begin DOCUMENT EXTRACT

I think the difference between light commercial jobs and residential is the customization of houses. Most builder houses start out as a standard plan and per owners desires they hack out and add different hips, valleys, gables etc. as desired. So finding any two houses with the exact roof in a custom subdivision would be rare. But in typical light construction and particularly franchise operations it's all cookie cutter buildings. That is they've been done a hundred times before (think Wendy's, Burger King, etc.) and the kinks have been worked out. Also most commercial buildings I've seen around tend to be flat roof which eliminates another variable for error when the third dimension is not present.
""Does a trained and experienced roof cutter, doing a frame for a big new multimillion dollar manse for a hedge fund guy, starting off with plans, a pile of two-by lumber and some LVLs, and his trusty CM Pro, have more resources than the guy at the computer, up in the office over the truss plant?
Why don't we hear as much of "the roof cutter screwed up," as we do about the truss guy?""
Maybe because the roof cutter has the exact site built measurements to work off of. I have worked both sides residential and commercial. As others have said, unless everybody adheres strictly to plan and dimensions then the off site cut materials can only( OK not "only", I have seen truss plants screw up due to simple mistakes as well, but that is infrequent IMO) be wrong if someone didn't communicate the changes to the truss plant.
Roof cutters have the advantage of "boogering" things as they go along to cover previous mistakes rather than go back to square one and make it correct. Do that with trusses and if you playing by the rules you have to let the truss plant know what it is you are doing so engineers can check it out. Besides, most framers won't ever admit to making the mistakes in the first place and instead congratulate themselves on how well they "fixed" someone else's bad design or problem.
It took me years before my local truss guy trusted that I would deliver exactly what the plans called for, not close by 1/4" or 1/2" but EXACTLY what was called out . Once he started to trust I delivered then I really never saw him again . Delivered plans to him for the roof, he delivered the product to me and it fit. 99.99% if there was a problem it was mine in failing to read his prints and lay out correctly.
His horror stories of going to job sites and discovering buildings 4" out of square, 6" shorter or longer in span etc. than plans call for because some carp wouldn't fix things at the time a screw up was first discovered are legend .
On the commercial jobs I have done it is tougher but in those situations I sit with the actual field dimensions , a set of plans and my local version of Bosshog and we go through things, working out each detail until it all fits. Then it is up to my crews to keep to the final dimensions.
Shop drawings in commercial work are checked by a number of people to ensure things are correct, residential work rarely offers this advantage.
How many foreman or supers take the time to call the truss plant and say , "Hey , wall "X" is 3/4" from where it is supposed to be on the prints, what can you do to help us out here?" Instead they just keep it to themselves and then pass the blame off on the plant with a comment about the world isn't perfect.
Your analogy of the guy on site with a pile of lumber is something like comparing an assembly line auto from Ford with your one local bondo shop delivers.
Yes, one does have the advantage over the other in concealing screw ups and making it look good in the end.
Are the commercial guys having the same hassle as the homebuilders?
Probably not--commercial work has somebody (and I've been that dog'sbody) at the archy's office go over the entire set of shop drawings for the trusses, making sure that the plate elevations, peaks, overhangs, and such all match up. This can be an under-fun exercise when you discover the drafter at the structural engineer's transposed some numbers on the framing plan, too.

end DOCUMENT EXTRACT
begin DATASET EXTRACT

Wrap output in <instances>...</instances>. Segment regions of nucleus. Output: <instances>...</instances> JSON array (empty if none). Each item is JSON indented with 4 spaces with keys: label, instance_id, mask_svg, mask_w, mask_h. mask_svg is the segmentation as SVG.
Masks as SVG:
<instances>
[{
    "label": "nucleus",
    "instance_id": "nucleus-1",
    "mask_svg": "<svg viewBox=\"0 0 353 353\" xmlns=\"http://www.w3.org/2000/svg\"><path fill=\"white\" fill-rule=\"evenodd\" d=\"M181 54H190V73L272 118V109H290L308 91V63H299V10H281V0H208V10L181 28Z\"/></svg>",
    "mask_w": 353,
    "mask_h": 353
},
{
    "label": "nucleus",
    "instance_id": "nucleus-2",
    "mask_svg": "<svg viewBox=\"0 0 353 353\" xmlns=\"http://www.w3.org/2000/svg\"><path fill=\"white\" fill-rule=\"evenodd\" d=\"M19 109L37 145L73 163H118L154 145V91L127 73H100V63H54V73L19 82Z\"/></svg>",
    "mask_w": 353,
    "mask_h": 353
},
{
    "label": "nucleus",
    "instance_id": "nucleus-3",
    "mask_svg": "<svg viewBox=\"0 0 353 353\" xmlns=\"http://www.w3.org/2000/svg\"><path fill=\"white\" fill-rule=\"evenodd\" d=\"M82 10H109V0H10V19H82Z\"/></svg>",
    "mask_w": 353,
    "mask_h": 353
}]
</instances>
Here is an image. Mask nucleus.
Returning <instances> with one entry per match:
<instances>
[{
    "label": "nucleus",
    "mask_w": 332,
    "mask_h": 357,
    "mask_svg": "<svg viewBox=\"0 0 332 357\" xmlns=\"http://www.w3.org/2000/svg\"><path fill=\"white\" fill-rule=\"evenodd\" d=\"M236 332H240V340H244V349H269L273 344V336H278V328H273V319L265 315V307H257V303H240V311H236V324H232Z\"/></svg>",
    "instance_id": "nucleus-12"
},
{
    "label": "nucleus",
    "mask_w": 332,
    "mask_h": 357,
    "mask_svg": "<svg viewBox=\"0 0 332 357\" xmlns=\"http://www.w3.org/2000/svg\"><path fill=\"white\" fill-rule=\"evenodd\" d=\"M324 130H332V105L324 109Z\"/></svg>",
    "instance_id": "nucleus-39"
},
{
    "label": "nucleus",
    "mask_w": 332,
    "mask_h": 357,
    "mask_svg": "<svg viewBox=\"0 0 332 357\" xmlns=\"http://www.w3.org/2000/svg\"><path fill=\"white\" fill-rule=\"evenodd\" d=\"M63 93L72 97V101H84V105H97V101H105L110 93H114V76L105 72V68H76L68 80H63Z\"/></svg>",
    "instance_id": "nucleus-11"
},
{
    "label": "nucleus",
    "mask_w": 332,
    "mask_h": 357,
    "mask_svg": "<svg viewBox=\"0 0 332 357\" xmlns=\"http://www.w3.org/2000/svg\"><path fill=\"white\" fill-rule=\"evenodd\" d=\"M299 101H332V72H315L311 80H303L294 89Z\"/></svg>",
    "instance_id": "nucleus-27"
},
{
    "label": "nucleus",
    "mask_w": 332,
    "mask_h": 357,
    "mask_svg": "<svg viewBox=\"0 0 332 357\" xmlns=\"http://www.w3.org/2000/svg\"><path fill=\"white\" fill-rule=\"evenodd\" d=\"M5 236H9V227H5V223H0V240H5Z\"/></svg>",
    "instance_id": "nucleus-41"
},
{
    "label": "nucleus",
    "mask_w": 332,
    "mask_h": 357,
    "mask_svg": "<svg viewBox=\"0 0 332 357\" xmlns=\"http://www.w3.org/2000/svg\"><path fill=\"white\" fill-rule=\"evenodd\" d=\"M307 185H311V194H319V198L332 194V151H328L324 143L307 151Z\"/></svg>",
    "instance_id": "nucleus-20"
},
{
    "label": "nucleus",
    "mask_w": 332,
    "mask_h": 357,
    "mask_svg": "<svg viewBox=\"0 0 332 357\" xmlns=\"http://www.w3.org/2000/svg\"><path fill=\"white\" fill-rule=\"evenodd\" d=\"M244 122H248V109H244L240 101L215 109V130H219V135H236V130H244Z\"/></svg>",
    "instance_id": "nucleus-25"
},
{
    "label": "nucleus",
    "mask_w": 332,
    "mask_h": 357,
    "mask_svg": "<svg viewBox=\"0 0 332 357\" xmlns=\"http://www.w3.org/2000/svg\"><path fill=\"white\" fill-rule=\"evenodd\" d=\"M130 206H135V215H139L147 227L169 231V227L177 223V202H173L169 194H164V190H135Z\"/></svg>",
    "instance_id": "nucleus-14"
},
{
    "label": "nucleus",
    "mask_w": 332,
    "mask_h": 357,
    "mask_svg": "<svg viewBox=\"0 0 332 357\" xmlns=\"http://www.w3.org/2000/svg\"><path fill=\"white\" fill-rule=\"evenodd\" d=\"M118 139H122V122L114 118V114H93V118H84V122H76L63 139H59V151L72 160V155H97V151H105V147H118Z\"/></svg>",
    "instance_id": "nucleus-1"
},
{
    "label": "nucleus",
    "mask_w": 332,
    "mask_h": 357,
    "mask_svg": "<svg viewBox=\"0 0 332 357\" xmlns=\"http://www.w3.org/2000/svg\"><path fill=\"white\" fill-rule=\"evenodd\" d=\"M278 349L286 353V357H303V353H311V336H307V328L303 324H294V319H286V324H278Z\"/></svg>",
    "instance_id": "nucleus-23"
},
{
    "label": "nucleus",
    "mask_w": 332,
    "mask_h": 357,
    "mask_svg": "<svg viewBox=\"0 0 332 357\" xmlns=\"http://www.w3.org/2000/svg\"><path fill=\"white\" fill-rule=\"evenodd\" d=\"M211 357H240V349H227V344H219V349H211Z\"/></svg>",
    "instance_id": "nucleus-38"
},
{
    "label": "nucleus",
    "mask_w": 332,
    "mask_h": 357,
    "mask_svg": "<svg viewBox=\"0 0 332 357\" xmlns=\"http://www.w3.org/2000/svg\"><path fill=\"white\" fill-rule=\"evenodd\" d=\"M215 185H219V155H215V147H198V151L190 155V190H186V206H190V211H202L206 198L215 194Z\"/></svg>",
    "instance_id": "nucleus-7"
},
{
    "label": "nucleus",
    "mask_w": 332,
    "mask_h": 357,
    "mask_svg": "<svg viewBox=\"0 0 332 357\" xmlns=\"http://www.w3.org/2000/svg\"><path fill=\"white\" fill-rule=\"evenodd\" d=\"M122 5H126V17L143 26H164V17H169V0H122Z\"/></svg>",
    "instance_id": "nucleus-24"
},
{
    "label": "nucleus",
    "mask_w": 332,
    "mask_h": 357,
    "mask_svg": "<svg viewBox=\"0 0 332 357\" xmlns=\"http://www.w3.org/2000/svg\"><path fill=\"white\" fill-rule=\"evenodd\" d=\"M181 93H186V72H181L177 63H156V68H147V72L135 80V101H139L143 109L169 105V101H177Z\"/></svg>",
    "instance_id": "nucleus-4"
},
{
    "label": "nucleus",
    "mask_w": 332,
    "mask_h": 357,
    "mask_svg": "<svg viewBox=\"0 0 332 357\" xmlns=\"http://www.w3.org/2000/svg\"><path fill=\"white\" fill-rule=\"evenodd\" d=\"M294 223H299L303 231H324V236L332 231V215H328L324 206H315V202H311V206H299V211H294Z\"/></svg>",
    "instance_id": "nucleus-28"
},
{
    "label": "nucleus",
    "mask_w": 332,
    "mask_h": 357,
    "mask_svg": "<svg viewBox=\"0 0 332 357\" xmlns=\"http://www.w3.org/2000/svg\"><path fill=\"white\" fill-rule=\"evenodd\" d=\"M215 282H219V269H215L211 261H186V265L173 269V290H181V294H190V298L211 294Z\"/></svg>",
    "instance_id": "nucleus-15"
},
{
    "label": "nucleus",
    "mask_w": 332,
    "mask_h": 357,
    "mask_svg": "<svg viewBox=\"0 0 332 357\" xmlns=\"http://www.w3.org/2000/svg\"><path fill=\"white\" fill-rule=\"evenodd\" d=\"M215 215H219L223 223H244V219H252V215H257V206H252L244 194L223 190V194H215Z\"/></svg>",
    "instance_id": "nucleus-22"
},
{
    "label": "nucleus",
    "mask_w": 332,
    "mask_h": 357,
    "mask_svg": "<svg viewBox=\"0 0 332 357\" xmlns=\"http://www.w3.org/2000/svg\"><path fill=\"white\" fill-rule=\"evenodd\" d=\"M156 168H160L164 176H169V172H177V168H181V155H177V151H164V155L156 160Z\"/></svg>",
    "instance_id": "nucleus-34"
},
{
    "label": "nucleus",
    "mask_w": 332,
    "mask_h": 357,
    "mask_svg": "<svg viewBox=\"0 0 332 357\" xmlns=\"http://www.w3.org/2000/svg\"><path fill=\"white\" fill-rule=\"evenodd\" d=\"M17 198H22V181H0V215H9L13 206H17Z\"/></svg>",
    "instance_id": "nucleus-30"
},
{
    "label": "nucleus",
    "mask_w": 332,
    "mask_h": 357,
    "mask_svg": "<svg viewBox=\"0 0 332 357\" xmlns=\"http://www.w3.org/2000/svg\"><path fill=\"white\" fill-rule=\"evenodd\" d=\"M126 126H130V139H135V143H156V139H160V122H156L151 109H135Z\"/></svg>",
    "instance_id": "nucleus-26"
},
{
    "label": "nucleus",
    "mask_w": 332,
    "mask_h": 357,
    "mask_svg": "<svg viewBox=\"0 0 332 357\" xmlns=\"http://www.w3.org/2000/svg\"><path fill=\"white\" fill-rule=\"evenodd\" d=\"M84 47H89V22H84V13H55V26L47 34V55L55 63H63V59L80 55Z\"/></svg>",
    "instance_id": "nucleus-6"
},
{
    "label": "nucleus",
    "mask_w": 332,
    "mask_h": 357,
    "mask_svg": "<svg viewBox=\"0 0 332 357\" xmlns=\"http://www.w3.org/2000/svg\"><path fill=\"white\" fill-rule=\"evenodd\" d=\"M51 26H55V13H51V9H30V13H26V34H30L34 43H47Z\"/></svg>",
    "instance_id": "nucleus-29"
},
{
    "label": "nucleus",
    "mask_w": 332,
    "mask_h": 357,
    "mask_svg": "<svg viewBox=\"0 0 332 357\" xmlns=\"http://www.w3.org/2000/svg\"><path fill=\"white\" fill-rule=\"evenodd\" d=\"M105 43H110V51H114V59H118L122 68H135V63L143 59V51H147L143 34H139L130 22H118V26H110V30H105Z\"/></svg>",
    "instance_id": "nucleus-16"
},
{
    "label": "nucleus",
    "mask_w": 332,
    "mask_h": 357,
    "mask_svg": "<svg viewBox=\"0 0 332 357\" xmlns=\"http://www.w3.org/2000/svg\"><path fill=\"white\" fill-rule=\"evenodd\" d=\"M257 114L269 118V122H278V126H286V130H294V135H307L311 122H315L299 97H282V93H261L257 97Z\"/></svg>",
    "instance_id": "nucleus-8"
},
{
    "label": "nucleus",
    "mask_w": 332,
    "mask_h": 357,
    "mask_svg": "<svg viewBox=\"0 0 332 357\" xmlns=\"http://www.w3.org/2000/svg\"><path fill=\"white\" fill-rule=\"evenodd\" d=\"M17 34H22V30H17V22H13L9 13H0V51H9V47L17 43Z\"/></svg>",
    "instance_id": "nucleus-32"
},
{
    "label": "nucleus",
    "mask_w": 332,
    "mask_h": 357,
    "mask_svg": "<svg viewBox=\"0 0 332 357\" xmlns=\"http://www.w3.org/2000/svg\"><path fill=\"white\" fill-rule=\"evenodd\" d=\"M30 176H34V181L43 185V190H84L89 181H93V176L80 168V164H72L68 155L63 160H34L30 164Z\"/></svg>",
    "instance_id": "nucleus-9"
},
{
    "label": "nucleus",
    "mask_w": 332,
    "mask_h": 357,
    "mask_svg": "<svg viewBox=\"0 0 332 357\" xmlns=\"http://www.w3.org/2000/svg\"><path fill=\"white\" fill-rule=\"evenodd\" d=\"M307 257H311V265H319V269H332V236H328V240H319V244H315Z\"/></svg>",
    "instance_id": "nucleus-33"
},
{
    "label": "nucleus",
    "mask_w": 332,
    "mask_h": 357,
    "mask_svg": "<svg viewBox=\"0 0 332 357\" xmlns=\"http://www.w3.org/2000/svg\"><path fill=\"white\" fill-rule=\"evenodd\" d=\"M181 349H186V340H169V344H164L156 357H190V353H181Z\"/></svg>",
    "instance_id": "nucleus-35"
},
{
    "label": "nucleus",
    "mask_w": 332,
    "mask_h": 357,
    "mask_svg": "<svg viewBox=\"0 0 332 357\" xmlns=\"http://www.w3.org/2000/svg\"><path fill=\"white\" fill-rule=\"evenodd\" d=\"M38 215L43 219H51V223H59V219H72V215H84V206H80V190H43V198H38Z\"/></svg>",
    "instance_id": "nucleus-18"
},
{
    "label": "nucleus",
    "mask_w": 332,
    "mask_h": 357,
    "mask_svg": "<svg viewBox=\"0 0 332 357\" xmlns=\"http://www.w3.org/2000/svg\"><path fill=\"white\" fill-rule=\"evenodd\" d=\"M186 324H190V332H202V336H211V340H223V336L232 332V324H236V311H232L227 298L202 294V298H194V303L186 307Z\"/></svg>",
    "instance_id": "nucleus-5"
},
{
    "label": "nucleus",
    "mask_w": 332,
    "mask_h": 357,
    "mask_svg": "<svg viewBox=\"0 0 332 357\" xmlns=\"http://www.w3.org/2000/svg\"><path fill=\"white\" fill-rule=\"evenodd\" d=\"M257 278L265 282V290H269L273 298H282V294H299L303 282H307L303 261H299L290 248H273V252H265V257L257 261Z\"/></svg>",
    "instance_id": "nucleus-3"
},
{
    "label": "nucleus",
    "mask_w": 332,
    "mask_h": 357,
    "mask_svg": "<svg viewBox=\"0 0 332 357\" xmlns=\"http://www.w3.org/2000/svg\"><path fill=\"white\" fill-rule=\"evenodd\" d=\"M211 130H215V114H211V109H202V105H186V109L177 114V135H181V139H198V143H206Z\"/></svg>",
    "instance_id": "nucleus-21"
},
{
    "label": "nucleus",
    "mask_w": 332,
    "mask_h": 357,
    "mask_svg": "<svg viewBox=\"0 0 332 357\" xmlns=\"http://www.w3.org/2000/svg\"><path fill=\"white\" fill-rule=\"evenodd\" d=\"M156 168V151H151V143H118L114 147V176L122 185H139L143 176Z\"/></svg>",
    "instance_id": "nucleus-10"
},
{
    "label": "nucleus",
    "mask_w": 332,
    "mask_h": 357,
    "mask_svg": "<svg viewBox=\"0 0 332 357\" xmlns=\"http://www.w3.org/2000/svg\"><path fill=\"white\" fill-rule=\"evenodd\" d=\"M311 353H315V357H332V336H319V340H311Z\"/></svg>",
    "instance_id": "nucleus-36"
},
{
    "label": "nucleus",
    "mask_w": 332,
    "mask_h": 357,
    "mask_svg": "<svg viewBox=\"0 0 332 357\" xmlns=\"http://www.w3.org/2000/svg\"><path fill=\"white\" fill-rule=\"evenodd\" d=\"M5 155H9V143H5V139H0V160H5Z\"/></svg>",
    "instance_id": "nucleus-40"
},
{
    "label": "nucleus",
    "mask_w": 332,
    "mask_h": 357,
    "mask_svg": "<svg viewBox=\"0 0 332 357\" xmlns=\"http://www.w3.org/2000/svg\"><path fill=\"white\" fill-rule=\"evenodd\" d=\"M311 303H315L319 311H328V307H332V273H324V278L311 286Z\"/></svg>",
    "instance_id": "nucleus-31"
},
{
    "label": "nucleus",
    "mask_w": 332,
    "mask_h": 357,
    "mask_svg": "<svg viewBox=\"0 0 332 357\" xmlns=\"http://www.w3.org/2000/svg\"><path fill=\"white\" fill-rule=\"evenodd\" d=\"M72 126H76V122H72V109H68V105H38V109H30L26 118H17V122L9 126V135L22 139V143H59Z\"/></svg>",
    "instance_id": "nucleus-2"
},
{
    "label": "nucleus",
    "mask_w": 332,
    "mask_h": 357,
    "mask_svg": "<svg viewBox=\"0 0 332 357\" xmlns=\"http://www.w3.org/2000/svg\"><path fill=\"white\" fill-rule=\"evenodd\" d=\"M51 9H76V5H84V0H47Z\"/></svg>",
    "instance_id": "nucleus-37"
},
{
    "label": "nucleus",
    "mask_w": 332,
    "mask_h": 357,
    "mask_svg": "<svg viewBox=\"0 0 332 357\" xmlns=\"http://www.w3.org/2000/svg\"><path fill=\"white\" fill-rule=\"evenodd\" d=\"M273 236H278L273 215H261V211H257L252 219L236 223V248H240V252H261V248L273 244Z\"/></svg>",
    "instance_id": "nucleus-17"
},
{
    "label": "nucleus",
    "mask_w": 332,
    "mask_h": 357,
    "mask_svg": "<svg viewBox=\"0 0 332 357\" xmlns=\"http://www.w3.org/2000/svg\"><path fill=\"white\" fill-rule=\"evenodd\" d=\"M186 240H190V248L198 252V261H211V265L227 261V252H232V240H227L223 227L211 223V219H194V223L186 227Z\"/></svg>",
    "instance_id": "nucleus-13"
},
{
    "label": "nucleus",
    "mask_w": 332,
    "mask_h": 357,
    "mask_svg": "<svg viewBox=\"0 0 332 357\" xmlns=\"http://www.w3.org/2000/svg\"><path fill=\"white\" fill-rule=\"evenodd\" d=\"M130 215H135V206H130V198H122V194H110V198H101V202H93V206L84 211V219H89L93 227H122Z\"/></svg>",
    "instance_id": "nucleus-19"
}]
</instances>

end DATASET EXTRACT

PROBLEMS AND TASKS:
1. Answer these questions about the roof framing discussion:
(a) What kind of roof does the writer say most commercial buildings tend to have?
(b) Which two restaurant chains are named as examples of cookie cutter buildings?
(c) In commercial work, where does the person who goes over the entire set of truss shop drawings work?
2. Report every line of the extracted data entries that contains the string "with".

PER-TASK OUTPUTS:
1.
(a) A flat roof.
(b) Wendy's and Burger King.
(c) At the archy's office.

2.
Wrap output in <instances>...</instances>. Segment regions of nucleus. Output: <instances>...</instances> JSON array (empty if none). Each item is JSON indented with 4 spaces with keys: label, instance_id, mask_svg, mask_w, mask_h. mask_svg is the segmentation as SVG.
Returning <instances> with one entry per match:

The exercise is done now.